Topics: immigration benefits, Medicare eligibility, elderly healthcare, resident alien rules

Summary

Background

Three older resident aliens sued after being denied enrollment in Medicare Part B. Two plaintiffs are Cuban refugees who remain here at the Attorney General’s discretion; the third is an alien admitted for permanent residence in 1971. The denials were based on a federal law that gives citizens immediate eligibility but requires aliens to be lawfully admitted for permanent residence and to have lived continuously in the United States for five years before enrolling.

Reasoning

The Court addressed whether Congress may treat citizens and different groups of aliens differently when deciding who may receive federal welfare benefits. The Justices explained that the Fifth Amendment protects aliens from government deprivation but that Congress has broad authority over immigration and may make classifications based on the character and duration of an alien’s ties to the country.
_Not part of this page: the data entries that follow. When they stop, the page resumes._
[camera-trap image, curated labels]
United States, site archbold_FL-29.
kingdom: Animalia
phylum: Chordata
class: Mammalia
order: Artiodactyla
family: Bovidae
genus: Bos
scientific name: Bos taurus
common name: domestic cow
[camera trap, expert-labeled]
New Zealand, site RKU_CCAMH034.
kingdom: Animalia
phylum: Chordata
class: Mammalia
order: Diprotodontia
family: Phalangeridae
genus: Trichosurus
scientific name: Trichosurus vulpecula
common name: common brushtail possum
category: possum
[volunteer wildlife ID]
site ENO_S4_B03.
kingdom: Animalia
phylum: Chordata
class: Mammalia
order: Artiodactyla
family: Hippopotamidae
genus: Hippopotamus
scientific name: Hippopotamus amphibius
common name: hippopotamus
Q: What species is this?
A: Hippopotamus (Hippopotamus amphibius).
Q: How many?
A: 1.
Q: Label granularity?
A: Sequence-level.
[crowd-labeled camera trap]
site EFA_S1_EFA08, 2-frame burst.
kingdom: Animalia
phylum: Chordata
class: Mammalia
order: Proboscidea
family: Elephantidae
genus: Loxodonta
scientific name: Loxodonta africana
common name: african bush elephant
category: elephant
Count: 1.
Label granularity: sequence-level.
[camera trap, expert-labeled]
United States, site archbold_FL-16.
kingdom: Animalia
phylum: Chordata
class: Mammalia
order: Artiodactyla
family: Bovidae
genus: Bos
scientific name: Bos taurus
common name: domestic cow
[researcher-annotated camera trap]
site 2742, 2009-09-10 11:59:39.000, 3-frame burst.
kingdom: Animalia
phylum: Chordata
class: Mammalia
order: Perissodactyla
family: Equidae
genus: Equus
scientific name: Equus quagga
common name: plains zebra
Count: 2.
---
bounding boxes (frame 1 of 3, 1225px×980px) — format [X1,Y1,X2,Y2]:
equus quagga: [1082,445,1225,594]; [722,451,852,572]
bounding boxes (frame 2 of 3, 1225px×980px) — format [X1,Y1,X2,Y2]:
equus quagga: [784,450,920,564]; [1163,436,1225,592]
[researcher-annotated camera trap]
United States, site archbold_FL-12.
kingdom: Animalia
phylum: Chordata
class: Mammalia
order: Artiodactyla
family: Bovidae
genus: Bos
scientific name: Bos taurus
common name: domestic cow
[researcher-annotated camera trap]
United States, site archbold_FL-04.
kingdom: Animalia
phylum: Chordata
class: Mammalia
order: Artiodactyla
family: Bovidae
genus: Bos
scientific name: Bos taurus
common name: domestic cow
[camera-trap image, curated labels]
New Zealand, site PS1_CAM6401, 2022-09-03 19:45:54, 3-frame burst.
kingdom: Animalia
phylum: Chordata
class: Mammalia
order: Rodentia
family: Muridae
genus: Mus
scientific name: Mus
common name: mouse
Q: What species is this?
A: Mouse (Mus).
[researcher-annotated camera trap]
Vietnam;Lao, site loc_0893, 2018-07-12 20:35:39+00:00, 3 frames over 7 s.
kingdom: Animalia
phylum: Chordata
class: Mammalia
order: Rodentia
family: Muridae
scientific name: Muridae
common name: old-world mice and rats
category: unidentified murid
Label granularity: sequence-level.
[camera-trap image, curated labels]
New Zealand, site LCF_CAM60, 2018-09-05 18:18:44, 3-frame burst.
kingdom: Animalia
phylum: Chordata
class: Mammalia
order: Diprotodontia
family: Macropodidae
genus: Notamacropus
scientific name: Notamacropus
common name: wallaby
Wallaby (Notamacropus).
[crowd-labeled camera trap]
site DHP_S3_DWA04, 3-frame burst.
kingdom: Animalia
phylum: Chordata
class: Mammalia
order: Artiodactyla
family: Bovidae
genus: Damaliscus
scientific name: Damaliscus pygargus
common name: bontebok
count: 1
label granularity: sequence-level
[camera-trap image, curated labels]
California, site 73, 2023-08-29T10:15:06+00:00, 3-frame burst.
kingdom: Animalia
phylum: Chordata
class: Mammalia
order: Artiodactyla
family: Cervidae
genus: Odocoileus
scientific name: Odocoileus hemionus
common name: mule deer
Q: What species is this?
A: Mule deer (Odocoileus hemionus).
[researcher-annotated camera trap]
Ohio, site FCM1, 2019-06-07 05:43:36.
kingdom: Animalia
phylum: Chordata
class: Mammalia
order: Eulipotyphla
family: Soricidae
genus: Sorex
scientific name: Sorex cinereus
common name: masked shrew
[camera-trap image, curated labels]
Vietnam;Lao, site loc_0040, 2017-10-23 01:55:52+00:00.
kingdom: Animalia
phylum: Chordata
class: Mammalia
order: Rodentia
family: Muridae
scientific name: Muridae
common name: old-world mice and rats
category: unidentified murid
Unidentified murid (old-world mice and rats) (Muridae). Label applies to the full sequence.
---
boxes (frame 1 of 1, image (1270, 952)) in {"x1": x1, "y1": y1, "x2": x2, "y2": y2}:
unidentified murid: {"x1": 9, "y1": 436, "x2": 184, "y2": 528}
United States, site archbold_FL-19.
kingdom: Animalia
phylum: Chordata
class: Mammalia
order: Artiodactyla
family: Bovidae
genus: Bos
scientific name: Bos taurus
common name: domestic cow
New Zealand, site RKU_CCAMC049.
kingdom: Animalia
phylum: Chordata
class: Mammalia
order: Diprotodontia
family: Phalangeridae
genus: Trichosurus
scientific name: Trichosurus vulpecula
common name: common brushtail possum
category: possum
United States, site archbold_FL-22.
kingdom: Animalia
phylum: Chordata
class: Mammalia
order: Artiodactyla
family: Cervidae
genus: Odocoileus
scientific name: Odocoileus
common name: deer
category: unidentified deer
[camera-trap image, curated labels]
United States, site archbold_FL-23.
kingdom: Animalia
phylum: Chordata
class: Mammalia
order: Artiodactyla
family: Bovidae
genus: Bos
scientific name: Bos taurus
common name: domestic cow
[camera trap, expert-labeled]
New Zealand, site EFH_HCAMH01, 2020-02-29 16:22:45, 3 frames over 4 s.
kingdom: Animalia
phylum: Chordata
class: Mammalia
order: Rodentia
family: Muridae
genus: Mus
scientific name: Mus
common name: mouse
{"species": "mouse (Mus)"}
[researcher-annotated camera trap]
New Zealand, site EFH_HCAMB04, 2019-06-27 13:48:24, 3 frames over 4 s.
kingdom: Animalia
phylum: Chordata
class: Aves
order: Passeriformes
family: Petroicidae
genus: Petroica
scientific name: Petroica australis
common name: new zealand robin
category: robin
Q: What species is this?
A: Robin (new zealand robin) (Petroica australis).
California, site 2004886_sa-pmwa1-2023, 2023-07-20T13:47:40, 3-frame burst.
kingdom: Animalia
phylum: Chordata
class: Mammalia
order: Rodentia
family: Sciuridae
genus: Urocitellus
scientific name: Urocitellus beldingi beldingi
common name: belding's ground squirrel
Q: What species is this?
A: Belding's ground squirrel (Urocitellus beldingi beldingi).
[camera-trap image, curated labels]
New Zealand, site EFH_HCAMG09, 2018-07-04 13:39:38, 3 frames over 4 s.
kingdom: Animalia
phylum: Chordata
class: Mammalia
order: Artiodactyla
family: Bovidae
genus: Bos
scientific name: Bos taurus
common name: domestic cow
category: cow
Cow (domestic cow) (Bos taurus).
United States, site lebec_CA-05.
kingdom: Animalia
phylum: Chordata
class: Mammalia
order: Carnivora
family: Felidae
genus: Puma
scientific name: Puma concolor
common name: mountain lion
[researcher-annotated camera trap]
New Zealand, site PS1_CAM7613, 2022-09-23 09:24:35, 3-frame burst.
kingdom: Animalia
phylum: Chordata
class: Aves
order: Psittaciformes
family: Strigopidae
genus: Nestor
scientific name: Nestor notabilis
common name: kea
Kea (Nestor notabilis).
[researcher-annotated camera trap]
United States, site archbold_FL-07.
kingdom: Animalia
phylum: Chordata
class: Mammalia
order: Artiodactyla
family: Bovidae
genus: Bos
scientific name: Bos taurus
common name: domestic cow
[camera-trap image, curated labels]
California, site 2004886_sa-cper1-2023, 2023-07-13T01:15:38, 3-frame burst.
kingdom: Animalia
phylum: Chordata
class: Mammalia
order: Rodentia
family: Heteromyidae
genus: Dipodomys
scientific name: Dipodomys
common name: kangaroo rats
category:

The Court applied a narrow standard of review for federal immigration-related classifications, found the two requirements not irrational, and concluded the plaintiffs had not shown a principled reason to prefer a different rule. The Court also treated procedural questions about administrative exhaustion as satisfied because the Secretary stipulated that no factual issues remained and that applications would be denied.

Real world impact

Because the Court reversed the District Court and upheld the statute, older aliens who are not lawfully admitted for permanent residence or who have not lived in the United States continuously for five years may be denied Medicare Part B. The opinion notes that millions of aliens live in the United States and over 440,000 Cuban parolees were relevant to the Court’s view of congressional flexibility. The ruling leaves choices about expanding eligibility to Congress and the Executive.